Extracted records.
+ + + + + + +

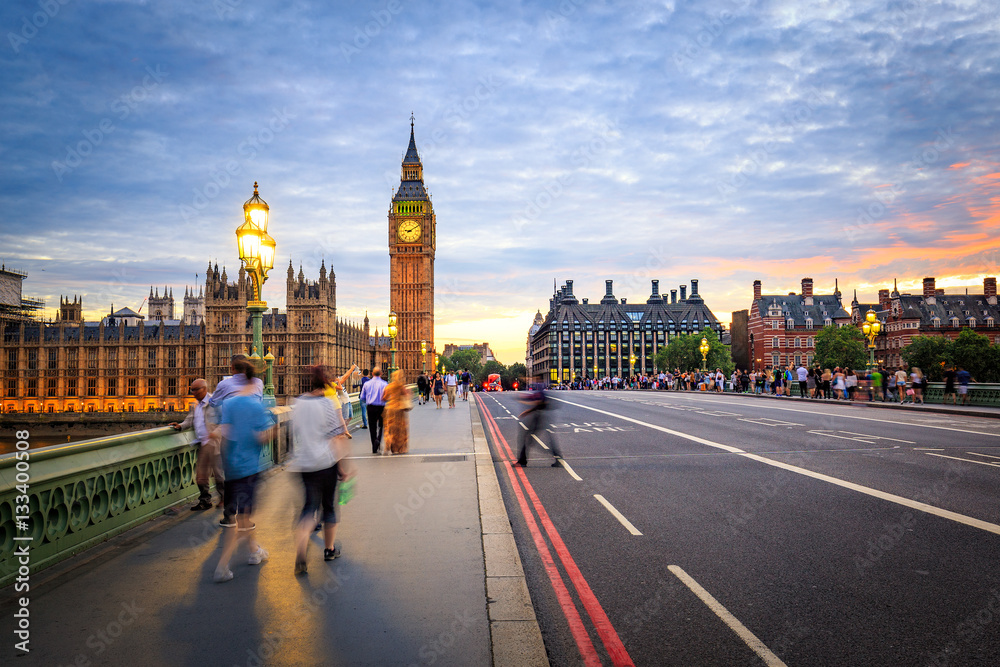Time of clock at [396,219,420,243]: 9:09
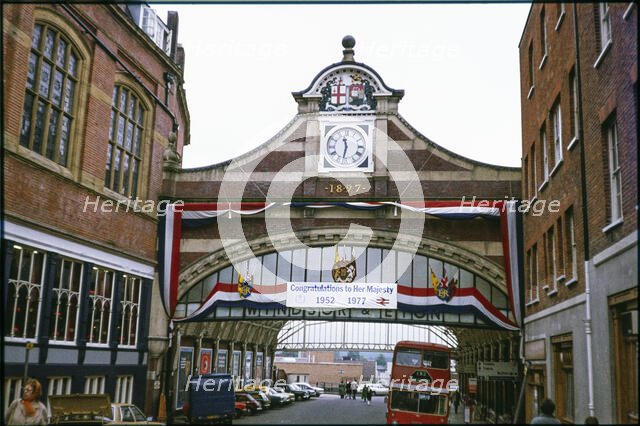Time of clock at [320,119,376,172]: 11:32
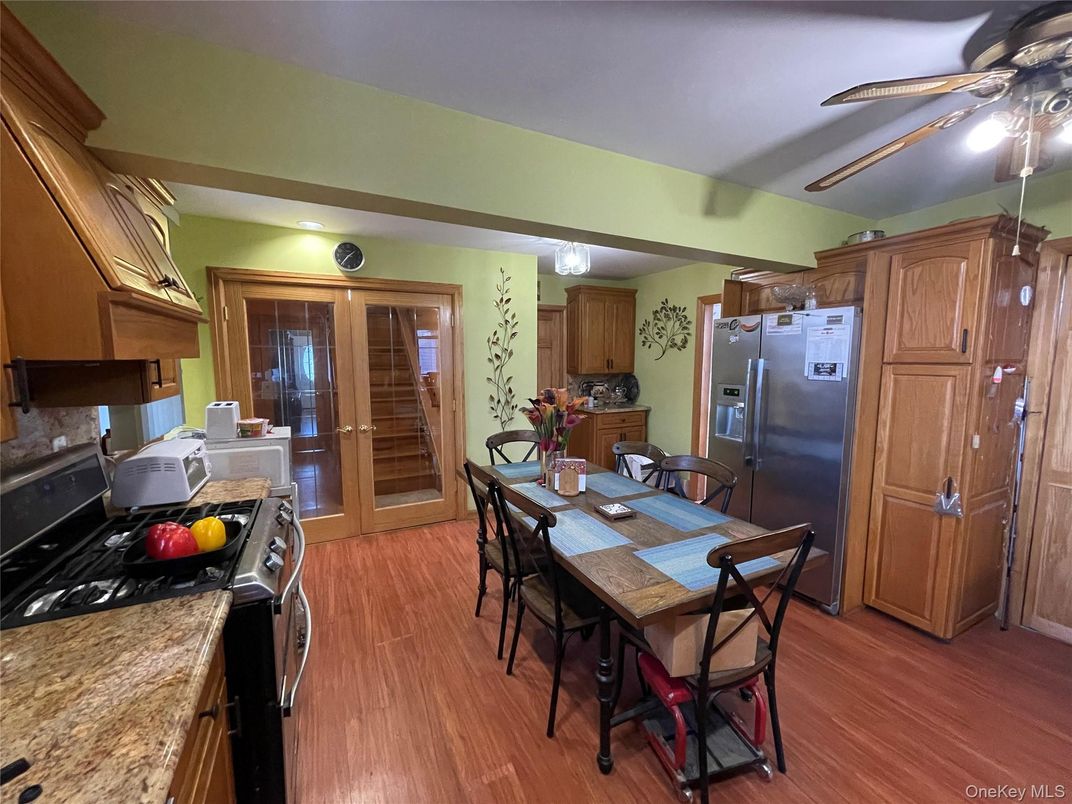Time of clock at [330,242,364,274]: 1:36
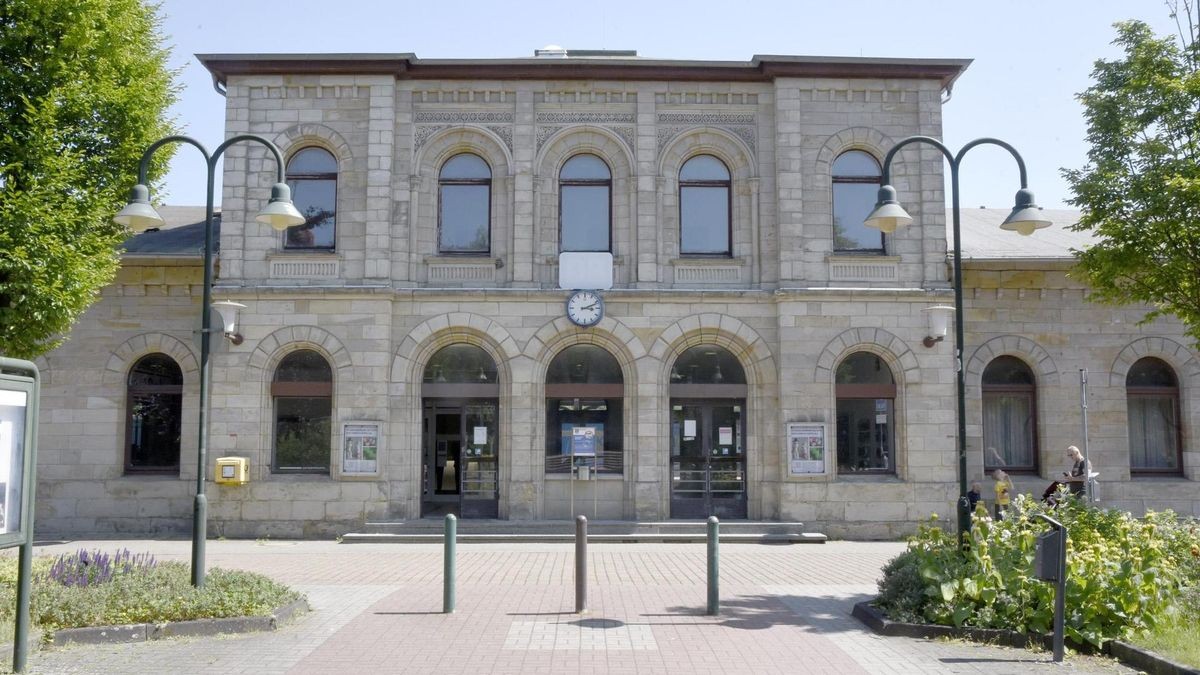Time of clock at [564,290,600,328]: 3:11
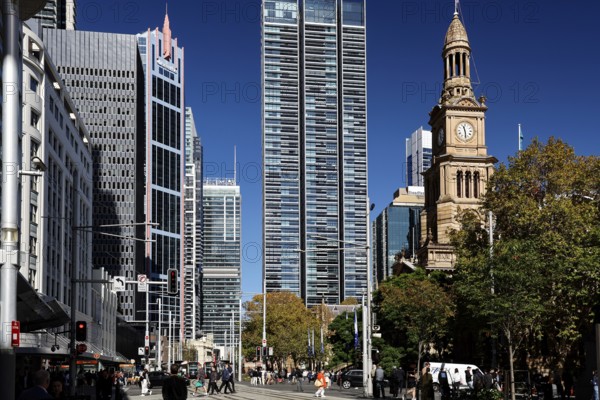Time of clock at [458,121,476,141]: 11:28
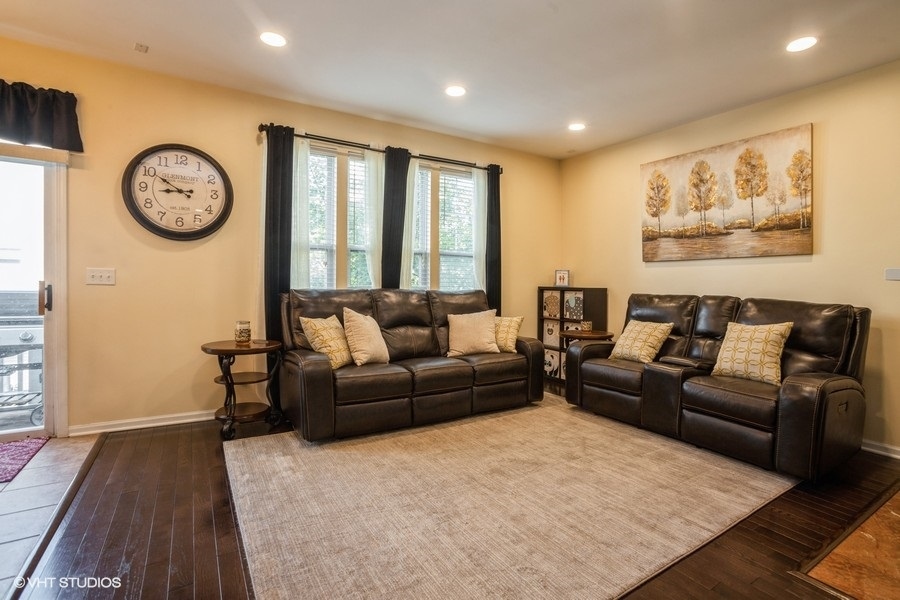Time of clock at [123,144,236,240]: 8:50
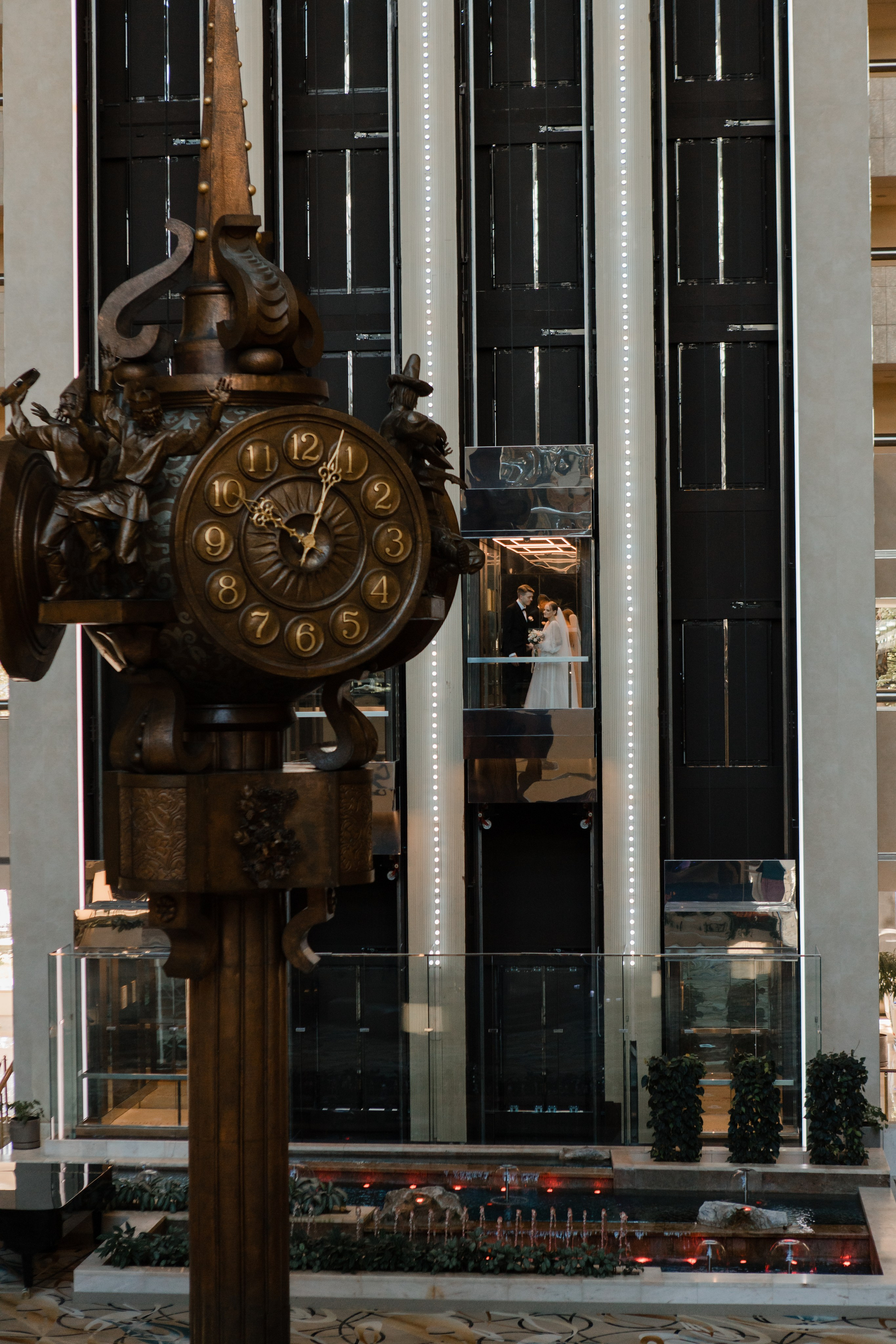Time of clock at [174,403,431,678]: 10:03
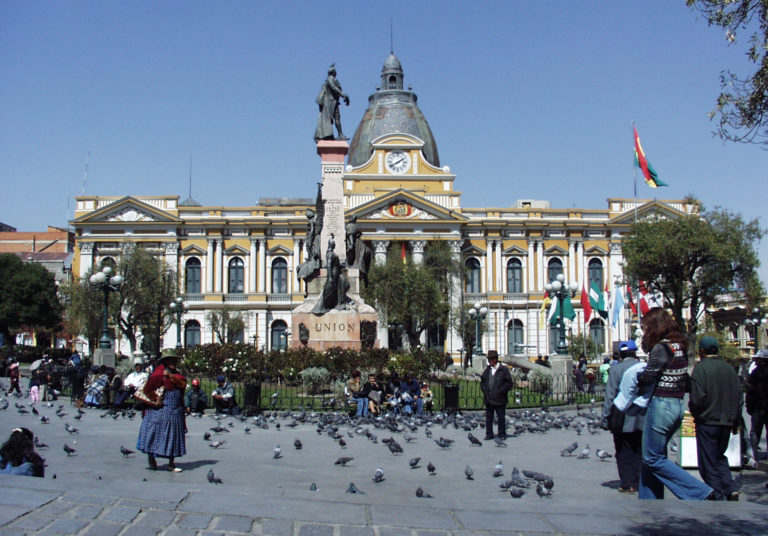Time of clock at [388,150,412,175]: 1:39
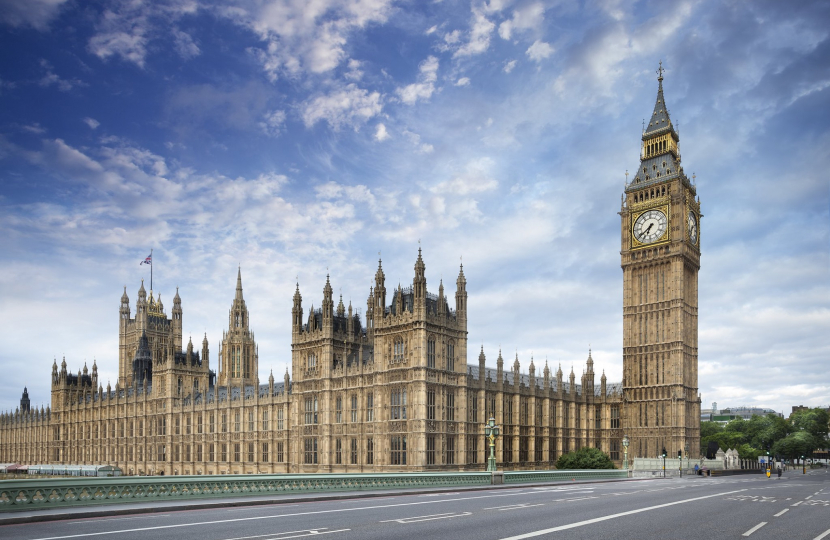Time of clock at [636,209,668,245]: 6:38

+ + + + + + +

Do this. Please rewrite every line of the records above, replacing "clock" with "timepiece" and changing nothing else. Leave the pictures out of your answer.

Result for this task.
Time of timepiece at [396,219,420,243]: 9:09
Time of timepiece at [320,119,376,172]: 11:32
Time of timepiece at [330,242,364,274]: 1:36
Time of timepiece at [564,290,600,328]: 3:11
Time of timepiece at [458,121,476,141]: 11:28
Time of timepiece at [123,144,236,240]: 8:50
Time of timepiece at [174,403,431,678]: 10:03
Time of timepiece at [388,150,412,175]: 1:39
Time of timepiece at [636,209,668,245]: 6:38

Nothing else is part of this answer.